GIVEN INFORMATION

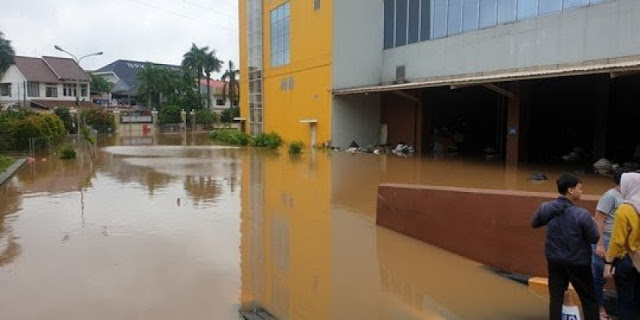 Akibat Banjir, Sejumlah Mal di DKI Tuntut Anies Ganti Rugi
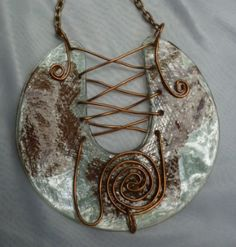 THIS IS SUCH AN AWESOME IDEA!!! Collar largo de CD Cafè con alambrerc Recycled CD into jewels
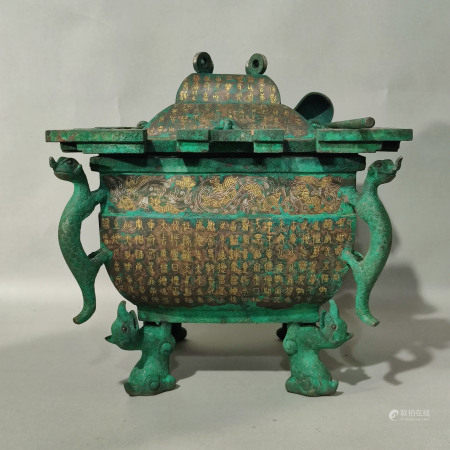 A CHINESE VINTAGE DECORATIVE DISPLAY ITEM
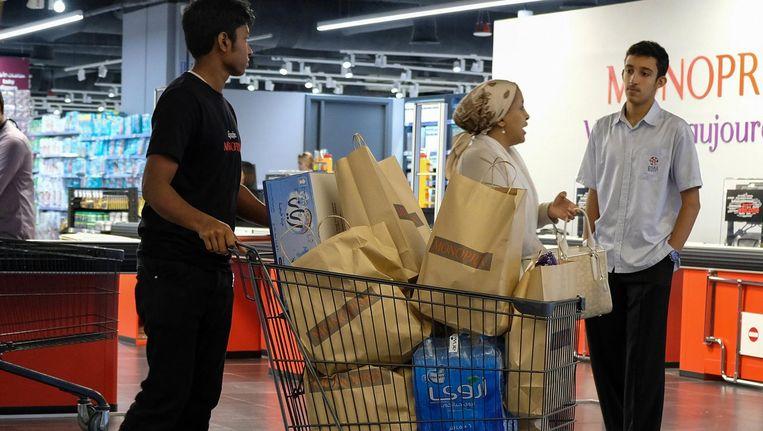 Qatari slaan extra boodschappen in. Beeld afp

EXERCISE DIRECTIONS
Reproduce the listing verbatim, pictures excluded.

EXERCISE RESULT
 Akibat Banjir, Sejumlah Mal di DKI Tuntut Anies Ganti Rugi
 THIS IS SUCH AN AWESOME IDEA!!! Collar largo de CD Cafè con alambrerc Recycled CD into jewels
 A CHINESE VINTAGE DECORATIVE DISPLAY ITEM
 Qatari slaan extra boodschappen in. Beeld afp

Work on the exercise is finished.